Spatial reasoning records:
begin

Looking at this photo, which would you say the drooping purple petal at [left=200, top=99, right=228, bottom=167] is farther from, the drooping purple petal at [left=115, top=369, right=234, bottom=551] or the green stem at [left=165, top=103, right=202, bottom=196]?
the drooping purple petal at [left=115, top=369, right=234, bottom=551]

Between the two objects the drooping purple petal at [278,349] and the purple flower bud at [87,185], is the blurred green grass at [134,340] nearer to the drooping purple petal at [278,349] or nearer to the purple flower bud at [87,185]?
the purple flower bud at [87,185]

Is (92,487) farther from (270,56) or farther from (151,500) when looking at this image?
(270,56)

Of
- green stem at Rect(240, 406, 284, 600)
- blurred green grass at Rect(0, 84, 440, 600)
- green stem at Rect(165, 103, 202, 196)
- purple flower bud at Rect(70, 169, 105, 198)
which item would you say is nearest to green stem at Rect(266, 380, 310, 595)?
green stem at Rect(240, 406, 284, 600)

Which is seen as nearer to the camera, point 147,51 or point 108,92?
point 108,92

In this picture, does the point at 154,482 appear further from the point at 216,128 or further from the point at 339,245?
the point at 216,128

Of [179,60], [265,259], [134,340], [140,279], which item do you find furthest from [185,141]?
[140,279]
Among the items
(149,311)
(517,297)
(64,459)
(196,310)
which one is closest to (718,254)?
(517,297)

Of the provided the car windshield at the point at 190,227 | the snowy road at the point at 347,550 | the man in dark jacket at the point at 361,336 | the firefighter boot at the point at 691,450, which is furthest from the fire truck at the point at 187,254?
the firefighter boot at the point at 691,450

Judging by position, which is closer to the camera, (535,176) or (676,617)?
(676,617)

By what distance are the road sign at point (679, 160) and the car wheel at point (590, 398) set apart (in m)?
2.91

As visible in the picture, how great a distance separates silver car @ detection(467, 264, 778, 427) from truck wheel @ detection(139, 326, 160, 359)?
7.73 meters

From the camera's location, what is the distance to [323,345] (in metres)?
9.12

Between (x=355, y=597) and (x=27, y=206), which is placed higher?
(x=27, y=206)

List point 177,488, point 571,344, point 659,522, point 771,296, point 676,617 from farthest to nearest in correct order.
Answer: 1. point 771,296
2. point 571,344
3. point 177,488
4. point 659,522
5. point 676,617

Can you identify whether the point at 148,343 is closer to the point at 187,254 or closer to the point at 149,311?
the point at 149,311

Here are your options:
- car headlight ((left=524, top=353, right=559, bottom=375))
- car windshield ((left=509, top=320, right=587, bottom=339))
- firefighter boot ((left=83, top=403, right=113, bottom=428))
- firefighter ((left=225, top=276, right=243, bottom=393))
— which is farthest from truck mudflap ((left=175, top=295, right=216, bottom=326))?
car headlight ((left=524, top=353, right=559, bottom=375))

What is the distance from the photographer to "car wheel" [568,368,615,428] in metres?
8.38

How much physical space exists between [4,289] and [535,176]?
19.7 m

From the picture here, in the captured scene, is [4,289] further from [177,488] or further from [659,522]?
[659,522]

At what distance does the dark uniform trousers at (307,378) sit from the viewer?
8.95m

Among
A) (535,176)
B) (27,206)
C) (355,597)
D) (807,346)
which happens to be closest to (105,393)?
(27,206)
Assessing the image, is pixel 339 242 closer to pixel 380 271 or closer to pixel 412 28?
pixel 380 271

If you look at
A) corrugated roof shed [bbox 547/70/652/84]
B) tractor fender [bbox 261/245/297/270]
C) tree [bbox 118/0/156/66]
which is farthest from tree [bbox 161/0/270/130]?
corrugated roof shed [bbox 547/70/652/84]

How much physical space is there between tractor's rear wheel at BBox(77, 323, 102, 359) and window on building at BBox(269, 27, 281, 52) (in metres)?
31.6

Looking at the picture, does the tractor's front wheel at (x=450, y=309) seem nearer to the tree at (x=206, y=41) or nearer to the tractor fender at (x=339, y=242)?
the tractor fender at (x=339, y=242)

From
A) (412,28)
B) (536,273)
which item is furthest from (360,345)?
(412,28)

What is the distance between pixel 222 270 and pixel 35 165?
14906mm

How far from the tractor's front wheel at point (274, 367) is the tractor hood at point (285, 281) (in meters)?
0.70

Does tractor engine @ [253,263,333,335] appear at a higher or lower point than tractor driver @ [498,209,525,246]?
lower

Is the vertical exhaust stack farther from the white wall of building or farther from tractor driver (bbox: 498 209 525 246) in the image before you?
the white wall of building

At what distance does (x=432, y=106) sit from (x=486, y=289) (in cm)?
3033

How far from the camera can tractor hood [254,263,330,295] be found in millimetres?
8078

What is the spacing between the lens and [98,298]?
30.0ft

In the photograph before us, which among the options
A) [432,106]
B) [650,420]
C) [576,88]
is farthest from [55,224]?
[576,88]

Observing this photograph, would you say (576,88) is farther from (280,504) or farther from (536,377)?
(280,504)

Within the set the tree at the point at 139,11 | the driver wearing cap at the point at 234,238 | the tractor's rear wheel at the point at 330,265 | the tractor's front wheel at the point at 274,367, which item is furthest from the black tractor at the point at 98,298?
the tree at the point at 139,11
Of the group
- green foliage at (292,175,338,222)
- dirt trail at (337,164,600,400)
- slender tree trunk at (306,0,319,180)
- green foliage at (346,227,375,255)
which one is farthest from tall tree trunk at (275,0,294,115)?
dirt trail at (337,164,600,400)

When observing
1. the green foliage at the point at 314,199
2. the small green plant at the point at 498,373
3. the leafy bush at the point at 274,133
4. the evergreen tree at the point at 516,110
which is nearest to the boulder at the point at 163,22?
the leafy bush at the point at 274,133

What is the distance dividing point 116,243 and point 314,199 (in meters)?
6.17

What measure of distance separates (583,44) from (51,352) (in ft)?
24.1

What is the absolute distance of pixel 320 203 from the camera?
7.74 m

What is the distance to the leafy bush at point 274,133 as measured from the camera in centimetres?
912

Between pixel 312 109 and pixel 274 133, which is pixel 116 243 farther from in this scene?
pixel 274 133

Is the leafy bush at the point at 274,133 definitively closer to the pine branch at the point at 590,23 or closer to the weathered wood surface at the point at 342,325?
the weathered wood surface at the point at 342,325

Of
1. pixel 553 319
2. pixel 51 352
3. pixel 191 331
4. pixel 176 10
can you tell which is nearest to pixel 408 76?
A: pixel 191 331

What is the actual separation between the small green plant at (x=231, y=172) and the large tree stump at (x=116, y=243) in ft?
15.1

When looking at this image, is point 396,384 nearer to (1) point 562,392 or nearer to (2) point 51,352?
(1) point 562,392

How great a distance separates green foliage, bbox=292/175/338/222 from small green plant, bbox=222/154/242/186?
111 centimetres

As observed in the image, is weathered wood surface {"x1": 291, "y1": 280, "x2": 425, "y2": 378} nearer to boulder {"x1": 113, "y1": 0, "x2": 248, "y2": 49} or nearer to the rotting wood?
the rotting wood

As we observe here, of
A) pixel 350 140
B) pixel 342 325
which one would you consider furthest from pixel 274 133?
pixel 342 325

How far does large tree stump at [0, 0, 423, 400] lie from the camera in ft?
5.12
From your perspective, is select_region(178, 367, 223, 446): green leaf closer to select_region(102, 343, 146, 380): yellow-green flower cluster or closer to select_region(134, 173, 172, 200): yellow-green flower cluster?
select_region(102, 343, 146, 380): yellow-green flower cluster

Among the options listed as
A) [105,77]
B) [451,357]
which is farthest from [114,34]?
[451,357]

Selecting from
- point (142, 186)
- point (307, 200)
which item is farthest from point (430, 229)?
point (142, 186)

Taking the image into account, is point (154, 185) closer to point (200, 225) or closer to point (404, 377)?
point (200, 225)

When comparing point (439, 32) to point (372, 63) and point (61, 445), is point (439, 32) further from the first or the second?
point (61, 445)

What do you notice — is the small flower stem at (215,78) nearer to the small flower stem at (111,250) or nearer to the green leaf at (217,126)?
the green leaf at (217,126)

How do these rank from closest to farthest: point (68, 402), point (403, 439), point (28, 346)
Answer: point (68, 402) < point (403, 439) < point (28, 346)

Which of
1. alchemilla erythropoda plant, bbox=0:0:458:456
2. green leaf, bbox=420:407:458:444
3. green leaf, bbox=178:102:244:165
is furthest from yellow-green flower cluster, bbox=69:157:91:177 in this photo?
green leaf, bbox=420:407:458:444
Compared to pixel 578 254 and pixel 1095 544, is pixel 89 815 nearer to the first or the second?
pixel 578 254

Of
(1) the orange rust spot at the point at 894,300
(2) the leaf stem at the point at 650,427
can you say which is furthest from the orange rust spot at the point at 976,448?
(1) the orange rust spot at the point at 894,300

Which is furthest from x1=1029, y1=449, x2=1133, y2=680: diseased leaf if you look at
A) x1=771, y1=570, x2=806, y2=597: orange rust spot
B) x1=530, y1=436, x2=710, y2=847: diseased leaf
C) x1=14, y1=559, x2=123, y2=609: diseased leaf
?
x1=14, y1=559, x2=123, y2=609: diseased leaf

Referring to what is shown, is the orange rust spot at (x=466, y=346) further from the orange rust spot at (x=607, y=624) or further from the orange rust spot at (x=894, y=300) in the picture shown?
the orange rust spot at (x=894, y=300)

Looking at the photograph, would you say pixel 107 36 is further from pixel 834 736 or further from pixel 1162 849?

end

Please copy everything from the line containing "What is the absolute" down to the line containing "A: pixel 191 331", both included, word for word.

What is the absolute distance of pixel 320 203 from the camera?
7.74 m

What is the distance to the leafy bush at point 274,133 as measured from the camera in centimetres?
912

Between pixel 312 109 and pixel 274 133, which is pixel 116 243 farther from in this scene?
pixel 274 133

Is the leafy bush at the point at 274,133 definitively closer to the pine branch at the point at 590,23 or closer to the weathered wood surface at the point at 342,325?
the weathered wood surface at the point at 342,325

Of
1. pixel 553 319
2. pixel 51 352
3. pixel 191 331
4. pixel 176 10
can you tell which is nearest to pixel 408 76?
A: pixel 191 331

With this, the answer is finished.